Maintenance, repair and operations (MRO) expenses often fly under the radar and for that reason tend to be easily ignored. MRO expenditures are those purchases that fall under the category of indirect spend and include things like cleaning products, safety equipment, maintenance supplies, spare parts, industrial-equipment parts, computers, furniture, fixtures, etc.
Efficiently-managed MRO purchasing means that the right items will be available when needed. But it also means that companies will successfully minimize downtime of operations and manage purchasing so as to have a positive impact on organizational performance.
According to an annual survey conducted in 2018 by Peerless Research Group and published on Logistics Management’s website, MRO spending is on the rise: 25% of respondents (professionals involved with MRO management) said they expected to spend more on MRO products and services than they did in 2017.
The survey notes that most MRO professionals rely heavily on manufacturers and distributors for information: 63% of respondents said that MRO solution-related information comes directly from manufacturers and their websites, while 58% depend on distributors and their websites for this information.
MRO spending is often ad hoc, resulting in poor expenditure control
Because of the typically casual, ad hoc nature of MRO-purchasing, such purchases are frequently managed by issue of purchasing requisitions. It’s easy to see how expenditure control could quickly get out of hand.
The problem of careless MRO control points up the need to rein in MRO purchasing so as to manage inventory effectively. Unnecessary overstock in inventory will adversely impact the bottom line.

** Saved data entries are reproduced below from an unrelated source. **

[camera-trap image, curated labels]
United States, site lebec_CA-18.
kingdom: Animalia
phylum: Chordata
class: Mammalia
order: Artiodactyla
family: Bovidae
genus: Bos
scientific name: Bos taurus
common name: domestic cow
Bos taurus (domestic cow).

Some organizations leave MRO control or purchasing to administrative personnel such as admin assistants or receptionists. MRO items aren’t usually managed by systems such as enterprise resource planning (ERP) tools, so it’s pretty common for these purchases to get left to admin employees who place orders with suppliers on an as-needed basis.
It makes sense to move MRO responsibility away from admins and into procurement teams, in order to optimize spend. Given that they’re so frequently overlooked, MRO expenses present a great opportunity for improvement in spend management and cost savings.

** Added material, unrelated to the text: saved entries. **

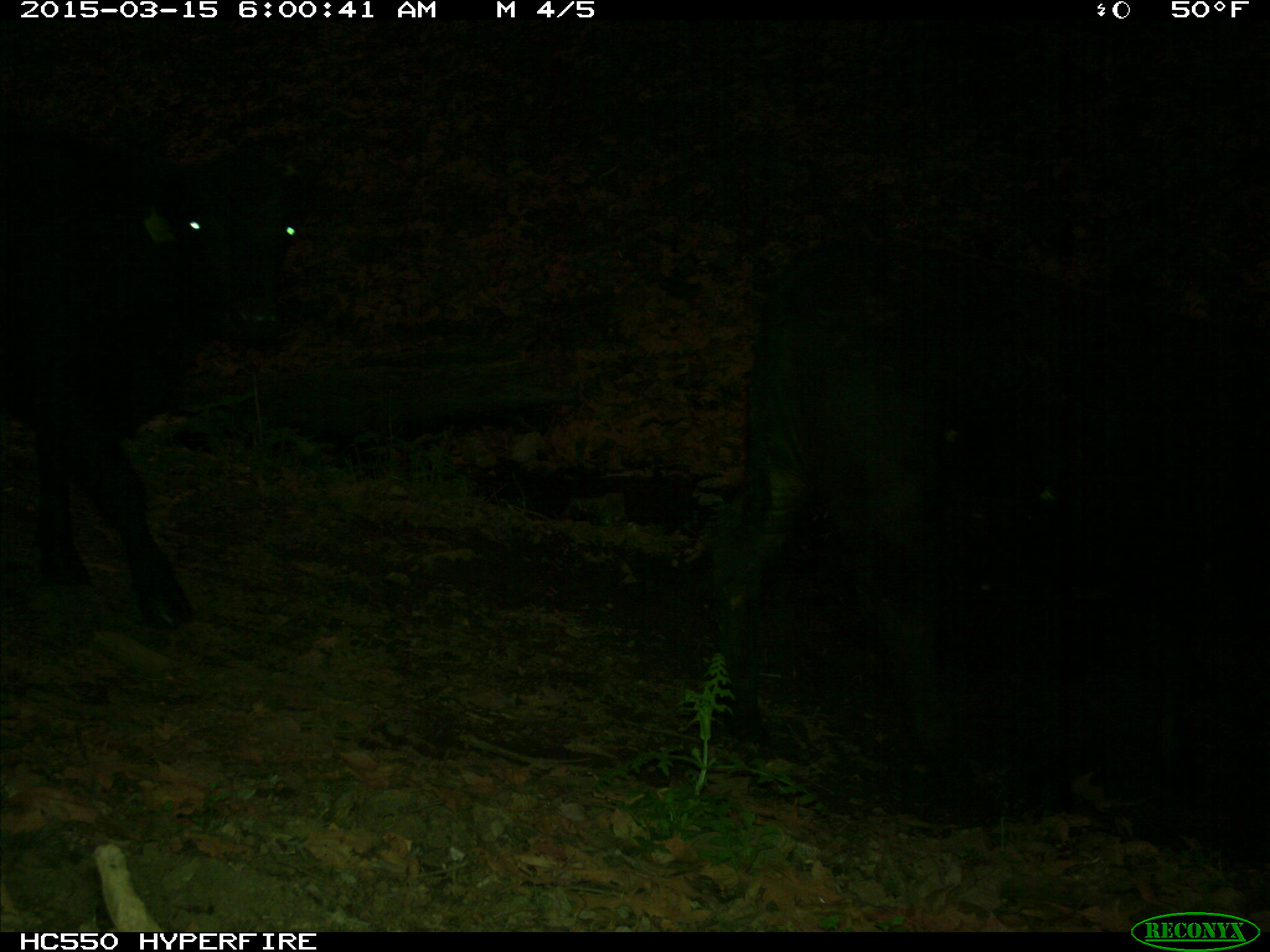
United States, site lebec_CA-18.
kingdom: Animalia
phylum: Chordata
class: Mammalia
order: Artiodactyla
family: Bovidae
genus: Bos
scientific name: Bos taurus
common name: domestic cow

Typical MRO spending patterns often led to inefficiencies
Part of the problem with getting a handle on MRO expenses is that this category tends to be purchases of small items that fall below approval thresholds. As you can imagine, there is a lot of room for inefficiencies:
- Many recurring small purchases can add up to big total spending, with an adverse effect on profitability.
- It’s not unusual for MRO purchases to made by many different people in different departments and to be uncontrolled.
- This type of haphazard purchasing can lead to excessive spending, excessive inventory and wastage.
It’s important to find and fix inefficiencies in MRO purchasing. If not done, these are typical problems that develop:
- Invisible MRO inventories build up. Individual workers stockpile items out of sight of inventory management systems and unavailable to other employees who might need them.
- Different buyers purchase from different suppliers. Inefficient purchasing takes place instead of realizing savings by combining purchases from one or a small number of suppliers.
- Spot purchases of inventory lead to high purchase-order processing costs and excessive sub-stock inventory.
MRO-spending KPIs are a great way to set performance goals
For procurement managers, setting sights on key MRO spend metrics is a valuable way to benchmark performance and set goals. SDI, an MRO supply company and service provider, suggests watching these KPIs to improve MRO procurement spending:
- A good rule-of-thumb is that MRO spend should be kept to 3% to 10% of overall procurement budgets, keeping the MRO category a low percentage of total production inventory.
- Improved spend visibility and more efficient consumption will result when poor inventory accuracy and uncontrolled buying is gotten under control. Managers should look to keep the percentage of ad hoc/unaccounted spend below 2% of the procurement budget.
- Since most companies expense MRO supplies at time of purchase, it’s important to reduce how long these expenditures are on the books. Keeping MRO inventory days-on-hand below thirty days is considered optimal for many industries.
- MRO buyers should manage the number of suppliers that cater to 80% of their spend, looking to consolidate the number of suppliers to about 12% to 15% of their suppliers servicing 80% of their overall spend.
- Lots of rush orders means more spend and, in turn, cost overruns and declining margins. To counter the negative effects of rush orders, it’s a good idea to maintain a low ratio of 1:8 to 1:10, with procurement then working with operations to manage inventories to hit that ratio.
- To counter the negative impact of stock outs (which can include production delays, rush orders and increased MRO costs), procurement managers should calculate the number of stock out occurrences compared to total items picked, and these should be maintained at a level below 1% on a daily or weekly basis.
MRO expenses are not glamorous and are often ignored, but for this very reason they represent a real opportunity for improvement and cost savings and should not be overlooked.